Primary crushers are breaking down boulder-sized rocks. Further down the same processing line, dry screening decks are segregating minerals. Curiously, there’s a different process operating further along the equipment train. This is the wet screening gear, the washing equipment that uses water to wash away fine grains and aggregate waste. Do mining companies need washing equipment? The answer is a resounding yes.

STUDYING THE WET SCREENING PROCESS

Picture water as a hydraulic force, just like the oscillating motors that vibrate the screening decks in an operating mine. Water pumps have their own installation base here, with pressurized pipes and hoses snaking away into the mining complex. They function as a first cut aggregate separator. Essentially, all of the sandy stuff that’s flowing around the rocky material is washed away during the wet screening process, so, yes, this is washing equipment working in the dirtiest imaginable environment.

DECONSTRUCTING MINING WASHING EQUIPMENT

There’s a lot more to mineral washing than a few pressurized water hoses.

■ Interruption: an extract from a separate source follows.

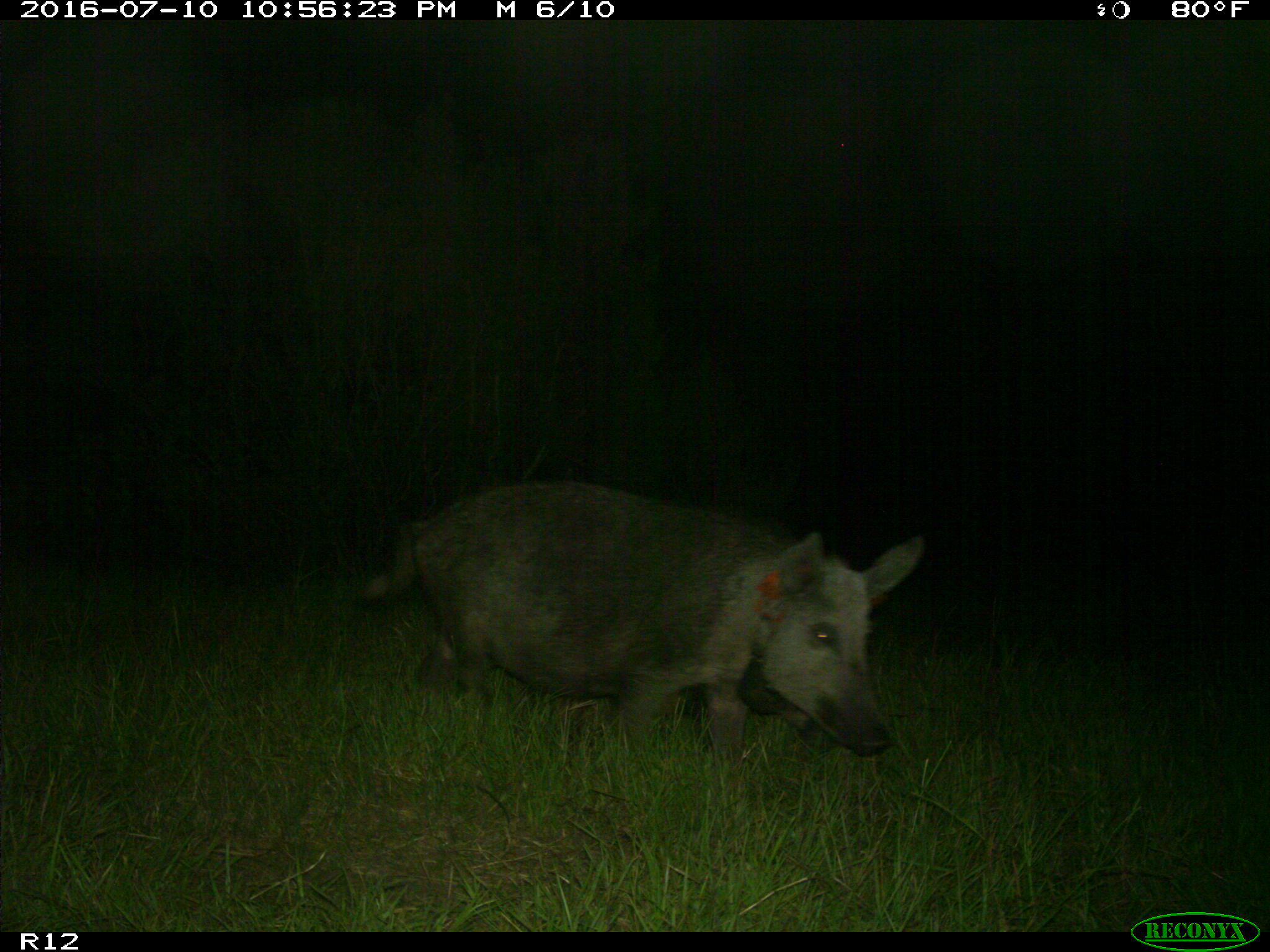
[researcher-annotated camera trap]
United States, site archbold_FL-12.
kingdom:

Urethane screens are funneling the wastewater into collector pans, perhaps for further treatment. Meanwhile, multiple decks and a high-flow water supply align in an intelligently designed manner so that the washing operation acts as a classification and screening mechanism. Employed correctly, the washing equipment removes these “fines” and any other stubborn geological residues. Incidentally, that latter sticky stuff usually suggests a layer of clay, a gooey red-orange sediment that can really gum up expensive mining equipment, unless, that is, there’s a mining equipment washing stage in the material processing chain.

A DEWATERING EQUIPMENT PRIMER

It’s true that the liquid acts as a “fines” binder, one that efficiently carries the waste off to an awaiting collection plate. However, there’s still water in the mineral stream. This slurry needs drying. Dewatering equipment removes trapped water from the mineral solids, with vibratory shakers and a bank of hydrocyclones acting as the drying mechanism. The wastewater then exits the machinery and is recycled. As for the aggregate, it’s washed clean, it’s dry, and it’s prepped for the next stage.

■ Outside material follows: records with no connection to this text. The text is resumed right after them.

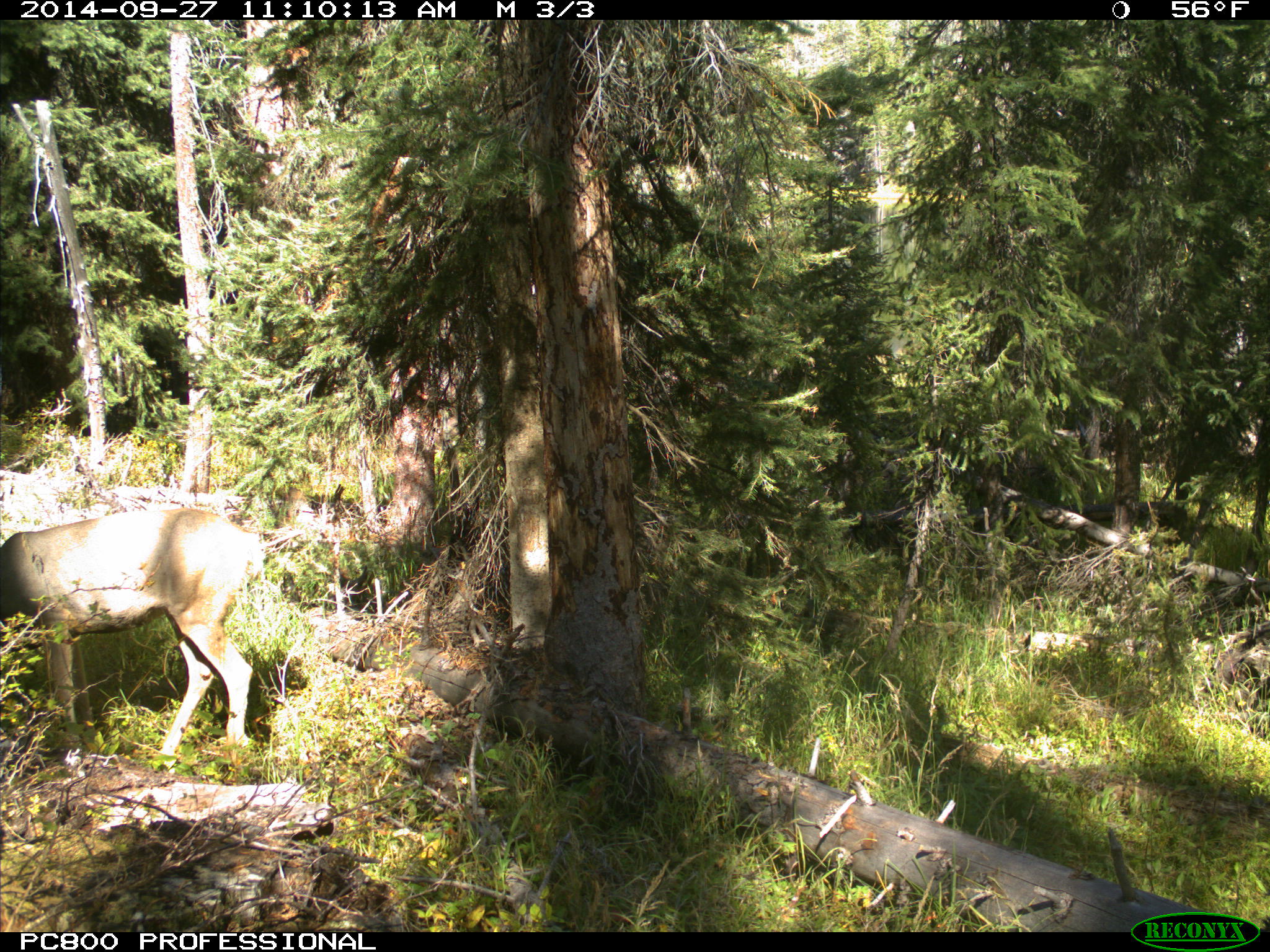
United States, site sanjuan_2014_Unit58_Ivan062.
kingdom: Animalia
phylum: Chordata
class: Mammalia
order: Artiodactyla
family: Cervidae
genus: Odocoileus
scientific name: Odocoileus hemionus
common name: mule deer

The fact that mining companies need washing equipment may seem to fly against common sense, but think about it for a moment. Vibratory machinery is efficient, but there’s no actual contact taking place when motors oscillate screening decks. Wet screening equipment, though, it drives the water into the mineral stream so that sticky clay and hard-to-screen fines are promptly washed away. On top of all that, the washing equipment also functions as a capable first cut screening solution.